Газета Завтра 520 (45 2003) | страница 60
О том, что происходит в сознании демократов, наиболее ярко написал Владимир Маканин в десятом номере "Нового мира" в рассказе "Могли ли демократы написать гимн...". Никакой Владимир Бушин так не пригвоздит, так не растопчет несостоявшуюся слизь.
О том, что происходит в самом народе, не менее ярко написал в одиннадцатом номере другого журнала "Наш современник" сверстник Владимира Маканина, писатель из той же когорты детей 1937 года, Валентин Распутин в повести "Дочь Ивана, мать Ивана". (Сколь много придется читать текстов к своей "антиреваншистской статье" Наталье Ивановой, и тексты добавляются с каждым днем, это становится угрожающей литературной тенденцией.).
Хоть и любят говорить, что, мол, Бондаренко всех готов за воротник к своему берегу притащить, скажу без утайки, кто не тащится сам — никогда не притягиваю. Не было бы у Владимира Маканина разоблачительных воплей его демократа, стал бы я его похотливыми старичками заниматься? Мне самому интересно, как эти вопли оценит та же Наталья Иванова? Пригвоздит к столбу позора? Или же сошлется на туманную позицию героя и автора. Мол, сам писатель думает по-другому. Пусть думает. А впечатление-то от рассказа — наше, реваншистское. Так же, как скажем, в рассказе Курчаткина о "фашисте", бедном пареньке, затравленном вездесущими демократами. Прямо для газеты "Завтра" рассказ. Что же происходит с нашими литературными либералами, что у них глаза на события по-другому открываться стали? Предчувствие народной инквизиции.
Героиня повести Валентина Распутина Тамара — она и есть настоящий народный инквизитор. Это её панически боится демократический демагог из рассказа Маканина.
Но ведь такой же инквизитор, напомнит мне читатель, уже был у Виктора Пронина в "Ворошиловском стрелке", и также вызывал аплодисменты у всей страны. Вряд ли Валентин Распутин позаимствовал образ народного мстителя из повести Пронина. Это и важно — оба героя взяты из жизни. Народ начинает действовать самостоятельно. Ему не дают самоуправления, так он сам его потихоньку берет.

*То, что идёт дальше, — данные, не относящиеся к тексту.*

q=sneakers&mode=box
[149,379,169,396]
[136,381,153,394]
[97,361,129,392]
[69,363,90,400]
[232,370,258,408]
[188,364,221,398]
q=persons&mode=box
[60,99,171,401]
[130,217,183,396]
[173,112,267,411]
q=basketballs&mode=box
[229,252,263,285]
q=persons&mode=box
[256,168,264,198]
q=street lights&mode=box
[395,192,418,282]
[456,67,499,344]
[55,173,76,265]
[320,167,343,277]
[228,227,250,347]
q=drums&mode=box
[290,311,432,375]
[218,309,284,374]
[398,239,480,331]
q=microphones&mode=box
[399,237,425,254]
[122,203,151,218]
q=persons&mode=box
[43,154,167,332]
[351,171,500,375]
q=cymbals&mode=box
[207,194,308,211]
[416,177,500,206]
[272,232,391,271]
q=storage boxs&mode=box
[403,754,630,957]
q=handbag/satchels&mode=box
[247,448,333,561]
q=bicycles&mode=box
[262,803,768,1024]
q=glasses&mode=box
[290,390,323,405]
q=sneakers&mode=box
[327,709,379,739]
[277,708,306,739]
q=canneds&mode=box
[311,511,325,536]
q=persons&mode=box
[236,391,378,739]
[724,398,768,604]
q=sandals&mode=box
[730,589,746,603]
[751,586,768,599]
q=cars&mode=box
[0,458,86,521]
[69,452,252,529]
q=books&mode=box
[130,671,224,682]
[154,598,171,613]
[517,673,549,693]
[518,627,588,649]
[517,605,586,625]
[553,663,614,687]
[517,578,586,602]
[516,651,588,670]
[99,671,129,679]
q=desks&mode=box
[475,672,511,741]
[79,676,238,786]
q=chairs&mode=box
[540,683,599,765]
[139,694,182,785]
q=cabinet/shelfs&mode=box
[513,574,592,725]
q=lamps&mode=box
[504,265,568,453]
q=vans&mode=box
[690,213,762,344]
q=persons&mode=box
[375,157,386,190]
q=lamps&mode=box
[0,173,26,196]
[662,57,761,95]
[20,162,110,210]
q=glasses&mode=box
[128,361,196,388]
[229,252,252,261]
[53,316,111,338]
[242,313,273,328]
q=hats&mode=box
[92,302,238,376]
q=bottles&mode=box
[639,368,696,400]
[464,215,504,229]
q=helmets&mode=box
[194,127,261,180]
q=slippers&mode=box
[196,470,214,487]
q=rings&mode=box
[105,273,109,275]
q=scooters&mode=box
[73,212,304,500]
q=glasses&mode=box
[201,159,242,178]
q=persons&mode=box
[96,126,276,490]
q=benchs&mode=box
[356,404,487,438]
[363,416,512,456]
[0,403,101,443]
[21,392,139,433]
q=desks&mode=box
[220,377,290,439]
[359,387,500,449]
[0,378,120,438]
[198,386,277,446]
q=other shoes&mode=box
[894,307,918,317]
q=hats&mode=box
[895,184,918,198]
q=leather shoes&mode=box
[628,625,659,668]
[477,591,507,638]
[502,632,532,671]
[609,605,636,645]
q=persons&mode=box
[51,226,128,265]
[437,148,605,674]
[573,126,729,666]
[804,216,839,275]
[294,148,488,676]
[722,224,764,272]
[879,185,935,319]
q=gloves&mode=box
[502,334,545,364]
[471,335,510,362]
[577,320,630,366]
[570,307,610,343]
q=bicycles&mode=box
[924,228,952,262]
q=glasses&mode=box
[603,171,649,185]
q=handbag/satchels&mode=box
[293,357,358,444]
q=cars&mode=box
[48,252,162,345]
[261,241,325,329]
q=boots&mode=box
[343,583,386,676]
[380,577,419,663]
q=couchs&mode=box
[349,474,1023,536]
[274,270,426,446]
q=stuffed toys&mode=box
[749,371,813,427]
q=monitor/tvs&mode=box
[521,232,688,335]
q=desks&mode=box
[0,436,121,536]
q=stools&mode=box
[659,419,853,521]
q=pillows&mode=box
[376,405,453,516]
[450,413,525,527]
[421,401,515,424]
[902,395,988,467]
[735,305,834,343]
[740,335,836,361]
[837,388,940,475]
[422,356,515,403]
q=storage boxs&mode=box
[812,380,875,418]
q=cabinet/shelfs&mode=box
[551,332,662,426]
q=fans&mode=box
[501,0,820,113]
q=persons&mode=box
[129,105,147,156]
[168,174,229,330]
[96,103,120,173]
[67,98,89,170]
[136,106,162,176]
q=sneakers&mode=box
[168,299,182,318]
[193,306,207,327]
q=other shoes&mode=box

Сам чинит свою инквизицию. И пусть пресса, сконцентрированная в руках группки властителей, вопит о беззаконии и самоуправстве народных мстителей, об угрозе фашизации, о судах Линча, если власть против народа, народ находит сам свои методы мщения и достижения справедливости.
Наталья Иванова всё сводит к советскому реваншу, вот здесь она заблуждается. Сегменты советизма, конечно же, есть в этом новом реваншистском народном порыве, но только как части народного сознания. Впрочем, подсознательно демократический критик это понимает, видит, о каком реванше, о какой инквизиции идет речь, пишет же: "Литературная газета" постоянно , из номера в номер, следует золотому советскому литературному правилу "Чаковских" времен: восторженная статья о "творческом пути" и "золотом вкладе" в литературу Мих. Алексеева обязательно появится рядом со стихами, к примеру, Андрея Дементьева". Вот и вылезли все ивановские тайные мотивы. Ну чем же, уважаемый критик, советский видный писатель и высокий литературный чиновник Михаил Алексеев отличается от такого же советского писателя и такого же высокого литературного чиновника того же ранга Андрея Дементьева? Разве что народность не та? И реванш-то, следовательно, надвигается народный, который чувствует и которому сочувствует и антисоветчик Александр Солженицын — вот еще герой реванша, и "красно-коричневый" Александр Проханов, и традиционалист Валентин Распутин, и мистик Юрий Мамлеев. А их уже подпирает молодежь. Не только яркие критики Лев Пирогов и Дмитрий Ольшанский (им сам Бог велел), но и молодые писатели, поэты, драматурги. Предчувствие народной инквизиции — это становится современным литературным знаком. Тот же елизаровский "Раsternak" не случайно появился. И рядом с ним на книжных полках лежат "Скины" такого же молодого, но московского автора Дмитрия Нестерова. Евгений Чебалин громыхает из провинции своим "Безымянным зверем", но и в самой Москве все зачитываются романами Анатолия Афанасьева и Сергея Алексеева, пожалуй, самыми беспощадными мастерами народного реванша.